10:35am - 11:25am
The current generation of data engineering has left us with data pipelines, data warehouses, and machine learning platforms that are largely batch-based and centrally managed. They're often largely manually operated, and integrating new systems can be cumbersome. Over the next few years, a number of trends are going to require us to rethink how and what we build. Data is now realtime, companies are running many database technologies, teams are demanding more control of their data, and regulatory policy has begun dictating how and when we store data. This talk will present a vision of what it will take for data engineers deliver a next generation data ecosystem.
11:50am - 12:40pm
Many enterprises are investing in their next generation data platform, with the hope of democratizing data at scale to provide business insights and ultimately make automated intelligent decisions. Data platforms based on the data lake architecture have common failure modes that lead to unfulfilled promises at scale.

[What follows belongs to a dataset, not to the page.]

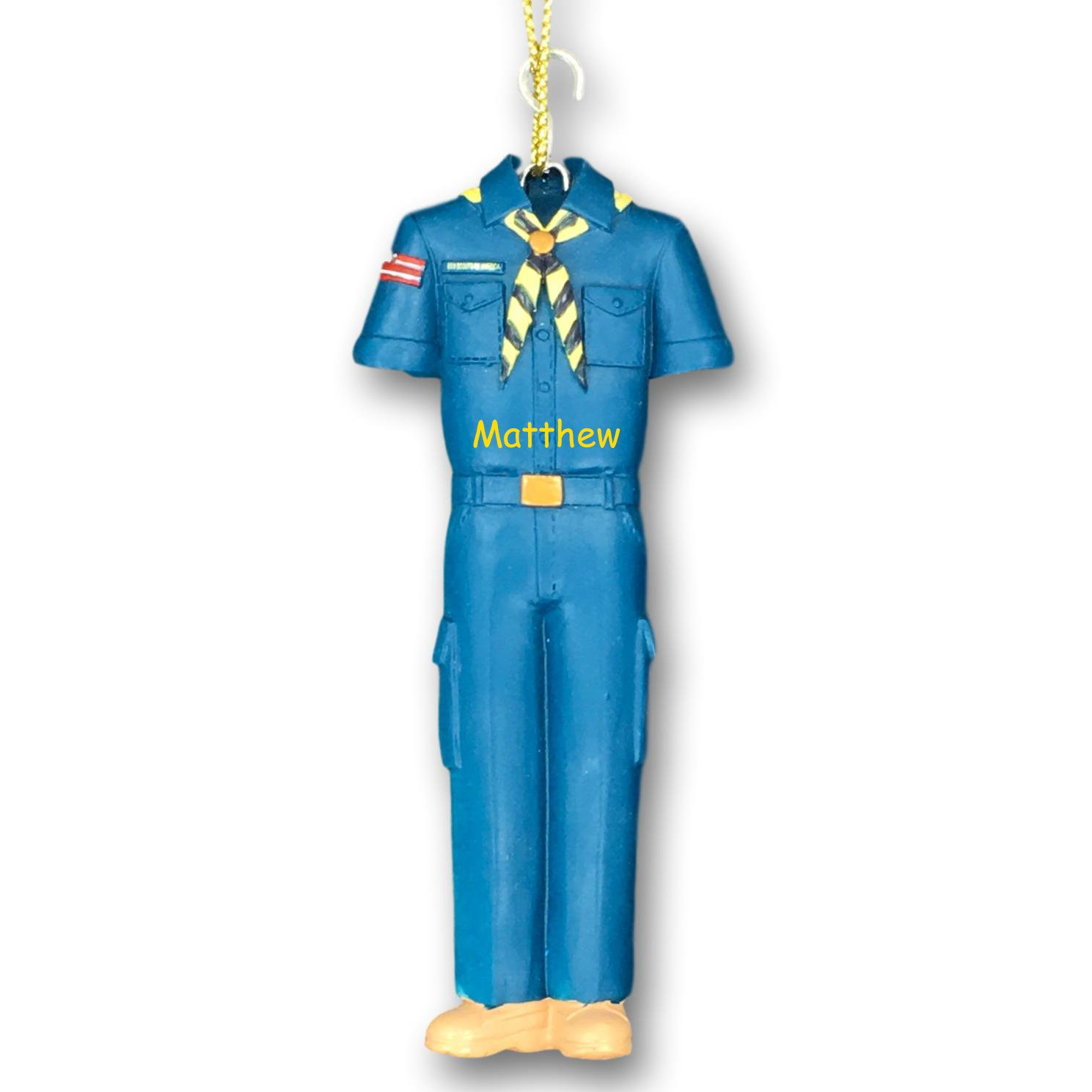 Kurt Adler Personalized Boy Scouts of America Blue Cub Scout Youth Scout or Scout Leader Uniform with Neck Slide and Badges Hanging Christmas Ornament with Custom Name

In this talk Zhamak shares her observations on the failure modes of a centralized paradigm of a data lake, or its predecessor data warehouse.

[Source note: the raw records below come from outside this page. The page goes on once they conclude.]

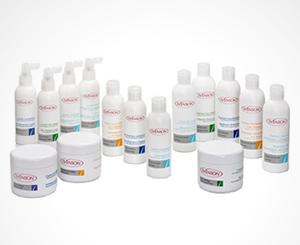 Varios productos capilares de la marca Svenson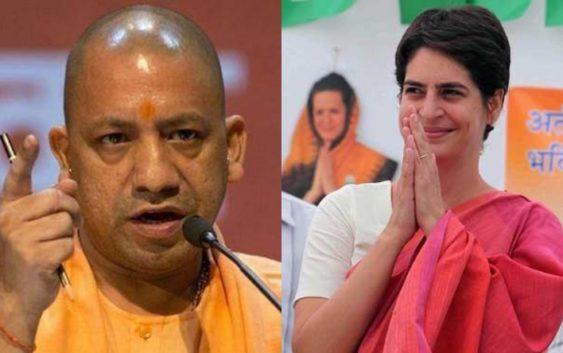 CM yogi takes on Congress over bus controversy
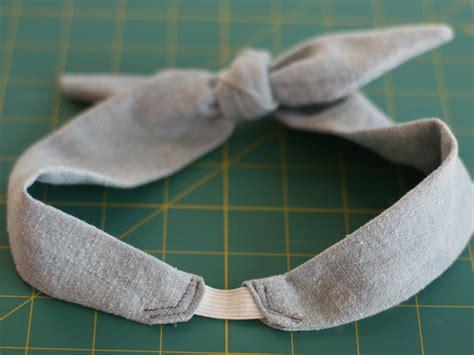 headband styler tutorial diy retro headband sewing projects burdastyle com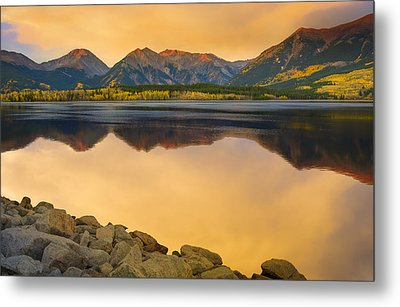 Metal Print featuring the photograph A Moment In Time by Tim Reaves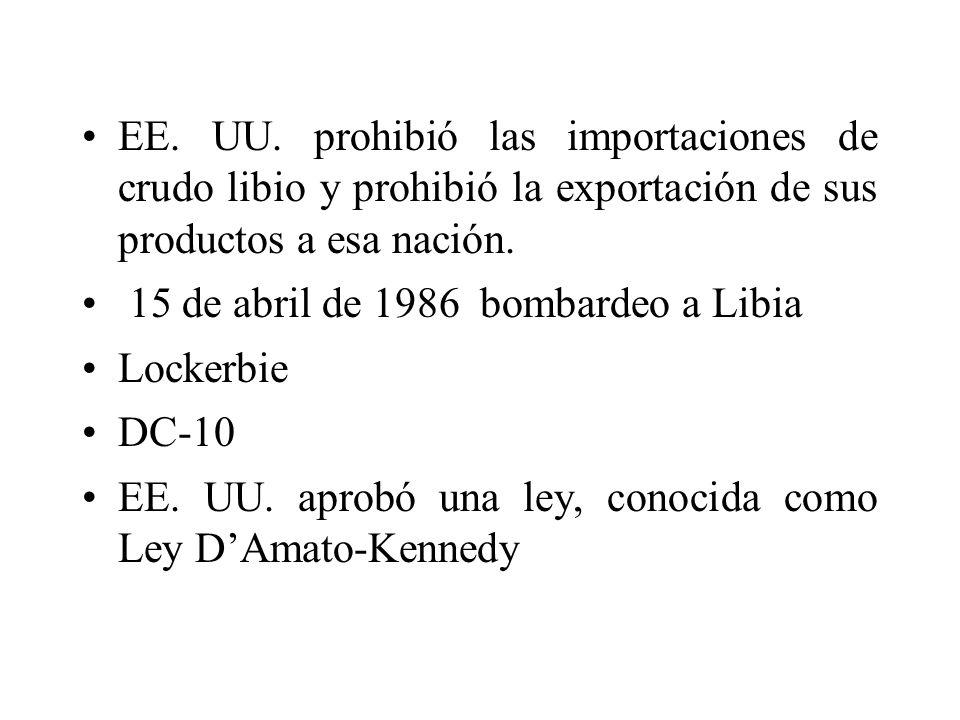 EE. UU. prohibió las importaciones de crudo libio y prohibió la exportación de sus productos a esa nación.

She introduces Data Mesh, the next generation data platforms, that shifts to a paradigm that draws from modern distributed architecture: considering domains as the first class concern, applying platform thinking to create self-serve data infrastructure, and treating data as a product.
1:40pm - 2:30pm
Streaming engines like Apache Flink are redefining ETL and data processing. Data can be extracted, transformed, filtered, and written out in real time with an ease matching that of batch processing. However, the real challenge of matching the prowess of batch ETL remains in doing joins, maintaining state, and dynamically pausing or resting the data.
At Netflix, micro-services serve and record many different kinds of user interactions with the product. Some of these live services generate millions of events per second, all carrying meaningful but often partial information. Things start to get exciting when the company wants to combine the events coming from one high-traffic micro-service to another. Joining these raw events generates rich datasets that are used to train the machine learning models that serve Netflix recommendations.

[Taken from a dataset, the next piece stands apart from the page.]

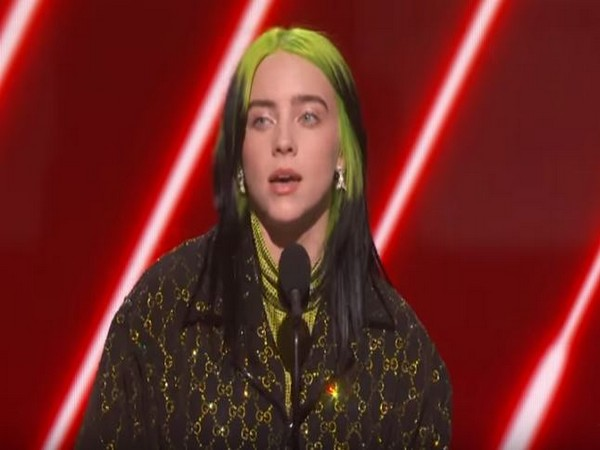 Billie Eilish at the 62nd Annual Grammys (Image courtesy: Official YouTube channel of Grammys)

Historically, Netflix has done this joining of large volume datasets in batch. Recently, the company asked, If the data is being generated in real time, why can’t it be processed downstream in real time? Why wait a full day to get information from an event that was generated a few minutes ago?
This talks describes how we solved a complex join of two high-volume event streams at Netflix using Flink. You’ll learn about
- Managing out of order events and processing late arriving data
- Exploring keyed state for maintaining large state
- Fault tolerance of a stateful application
- Strategies for failure recovery
- Schema evolution in a stateful realtime application
- Data validation batch vs streaming
2:55pm - 3:45pm
Session details to follow.
4:10pm - 5:00pm
We have been served well by Zookeeper over the years, but it is time for Kafka to stand on its own. This is a talk on the ongoing effort to replace the use of Zookeeper in Kafka: why we want to do it and how it will work. We will discuss the limitations we have found and how Kafka benefits both in terms of stability and scalability by bringing consensus in house. This effort will not be completed over night, but we will discuss our progress, what work is remaining, and how contributors can help.
5:25pm - 6:15pm
Debezium (noun | de·be·zi·um | /dɪ:ˈbɪ:ziːəm/) - Secret Sauce for Change Data Capture
Apache Kafka is a highly popular option for asynchronous event propagation between microservices. Things get challenging though when adding a service’s database to the picture: How can you avoid inconsistencies between Kafka and the database?
Enter change data capture (CDC) and Debezium. By capturing changes from the log files of the database, Debezium gives you both reliable and consistent inter-service messaging via Kafka and instant read-your-own-write semantics for services themselves.
In this session you’ll see how to leverage CDC for reliable microservices integration, e.g. using the outbox pattern, as well as many other CDC applications, such as maintaining audit logs, automatically keeping your full-text search index in sync, and driving streaming queries. We’ll also discuss practical matters, e.g. HA set-ups, best practices for running Debezium in production on and off Kubernetes, and the many use cases enabled by Kafka Connect's single message transformations.